Kenneth Stow. Theater of Acculturation: The Roman Ghetto in the Sixteenth Century. Seattle: University of Washington Press, 2001. 272 pp. $45.00 (cloth), ISBN 978-0-295-98022-5; $45.00 (cloth), ISBN 978-0-295-98025-6.
Reviewed by Anthony M. Orum (Department of Sociology, University of Illinois at Chicago)
Published on H-Urban (December, 2001)
The Roman Ghetto
In the social sciences, the concept of "the ghetto" has a long and fascinating history. Louis Wirth, one of the famous team of sociologists at the University of Chicago in the early part of the twentieth century, published a short book, in 1928, on the history of the Jewish ghetto, tracing its origins in Europe and then revealing its presence in Chicago.
Like others of his peers in the Sociology Department at Chicago, he drew heavily on the theoretical inspiration and thinking of Georg Simmel, noting how the occupants of the ghetto became aliens, or strangers, to the larger Christian world. In his review, he drew brief attention to the Roman ghetto of Jews, noting how it would become the model for other Jewish ghettoes later to be formed in Europe and elsewhere.
Kenneth Stow, a professor of Jewish history at the University of Haifa, seeks in this work to deepen our understanding about the substance of the Roman ghetto, and to do so both with more nuance and more imaginative use of special documents and resources. His work proves both fascinating and deeply informative.
In 1556, Pope Paul IV issued an edict in Rome that established a separate ghetto for Jews within the city. There were many forces that led to his act, not the least his personal concerns about how the religion of Jews must be made to fit into the larger Christian society. The area that became mandated as the Jewish ghetto remained in place until 1870 and, to this day, there are at least a few historical remnants in the memories of the local Jewish population even though the physical structures are no longer present. There are different histories and details about this ghetto, but what Stow does is to cast new light on it through the deft and clever interpretation of a special set of documents, the rendering of legal opinions by Jewish notaries on matters of conflict and difference among the residents of the ghetto.
Stow not only mines this special resource of information, but he also has commends us to imagine this particular ghetto as a stage for drama and dramaturgical devices. In this, of course, he follows a long and distinguished line of social analysts, from Erving Goffman, the master of looking at life as a social drama, to Victor Turner, the anthropologist upon whom Stow draws most directly for his analysis. Stow insists that the life of the ghetto in the sixteenth century comes alive as a drama through the delicate and intricate renderings of the notaries. They served as the kind of stage managers for the variety of struggles and difficulties encountered by the ghetto's inhabitants. Their scripts, moreover, tell us much about how the culture of the Jews survived the newly mandated and enforced restriction to a specific space in the Holy City. Moreover, the scripts must be understood in their fullest sense--as the deliberations of the manager of the action on the stage, but also as rules and strategies that people themselves followed and believed. Indeed, what so impresses Stow about the nature of these materials is how the various inhabitants actually managed to carry on a life that, from their own perspective, seemingly was free and autonomous, when, to any observer outside the ghetto's walls, it clearly was not.
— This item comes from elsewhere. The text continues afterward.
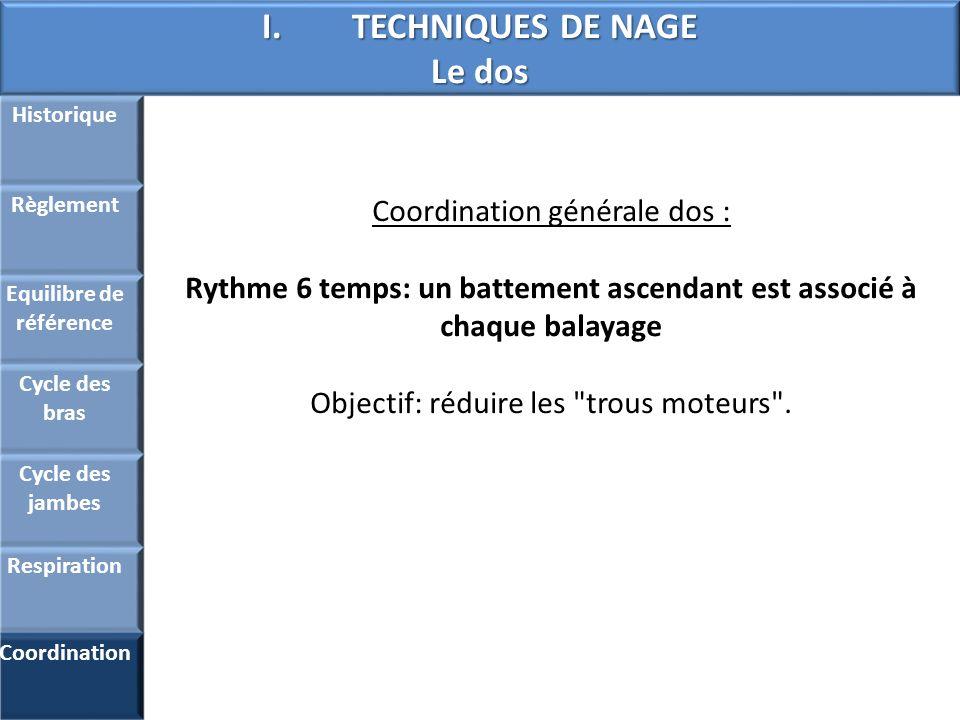 Coordination générale dos : Rythme 6 temps: un battement ascendant est associé à chaque balayage Objectif: réduire les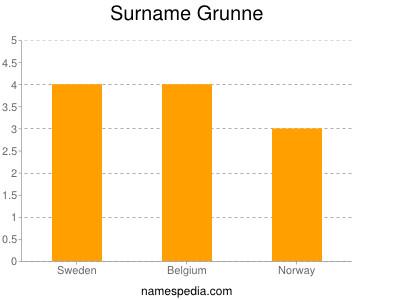 Surname Grunne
What we learn then about the ghetto of Rome is how effectively the Jews managed to carry on their lives in ways that upheld Jewish, or halachic, law and, at the same time, conformed to Roman norms and values. Contrary to his wishes, the ghetto that had been created by the Pope did not simply eliminate all traces of Judaism at all, but rather bent Roman law so that it also conformed to the tenets of Jewish tradition. The Roman Jews, or Jewish Romans--either designation is a perfect fit, Stow tells us--managed to retain a whole variety of customs and ways of doing things that were patently Jewish, from the manner of eating food or conducting business with Christians to the manner of considering the nature of adoption and the use of names in identifying the new family member.
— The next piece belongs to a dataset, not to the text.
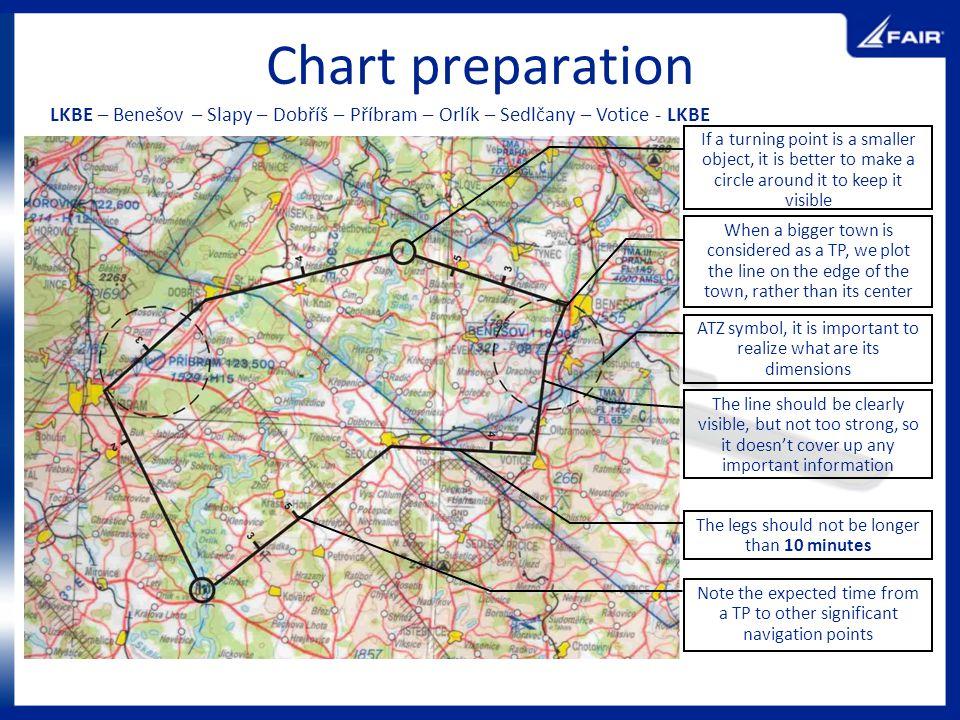 Chart preparation LKBE – Benešov – Slapy – Dobříš – Příbram – Orlík – Sedlčany – Votice - LKBE.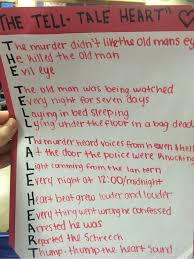 acrostic poem using the title tell tale heart students used acrostic poem using the title tell tale heart students used textual evidence and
There is one special set of notations that is particularly fascinating with regard to the usage of names. A specific individual, Elia, is identified both by his Hebraic name as well as by his Italian name. The notary, who conducted and reported all his business in Italian, uses both names in referring to the individual, revealing, Stow suggests, that Elia could carry two identities at once, his Jewish and his Italian one, the latter more or less making both public and legitimate the former. And though the names were identical to one another, the notary makes a point to use both, suggesting that the ghetto residents carried two identities with them, one the complement to the other. Elia the Jew thus becomes an actor who, on the stage of the Roman ghetto, performs as the Italian resident all the while knowing, himself, that he is, on the inside, a Jew. And for him, as for other ghetto residents, there seems no apparent conflict.
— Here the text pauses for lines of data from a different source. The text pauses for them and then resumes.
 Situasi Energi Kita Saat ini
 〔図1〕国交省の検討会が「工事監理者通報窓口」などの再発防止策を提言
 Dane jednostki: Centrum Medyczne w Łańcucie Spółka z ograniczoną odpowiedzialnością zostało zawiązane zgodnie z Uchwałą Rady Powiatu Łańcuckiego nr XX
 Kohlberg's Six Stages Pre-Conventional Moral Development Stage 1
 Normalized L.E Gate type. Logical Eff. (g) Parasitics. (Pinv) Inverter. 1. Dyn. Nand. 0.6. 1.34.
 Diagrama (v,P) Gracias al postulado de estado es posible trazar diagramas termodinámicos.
But while the residents of the ghetto accommodated themselves to their new circumstances, living almost as they did not exist in a ghetto, there were also notable ways in which their lives were distinctly and vividly Jewish, though not so much as to call attention to themselves as outsiders. Gender comes in for special treatment by Stow, in particular the ways in which women were able to exercise a degree of autonomy and power that was far different from their counterparts in the Christian world. Though Jewish women were by no means liberated, in the way we speak of today, they nevertheless are to be found in the records of the notaries as carrying on many activities on their own behalf. Jewish women managed many of their own business affairs and did not require the guardianship of men, as the Italian women did.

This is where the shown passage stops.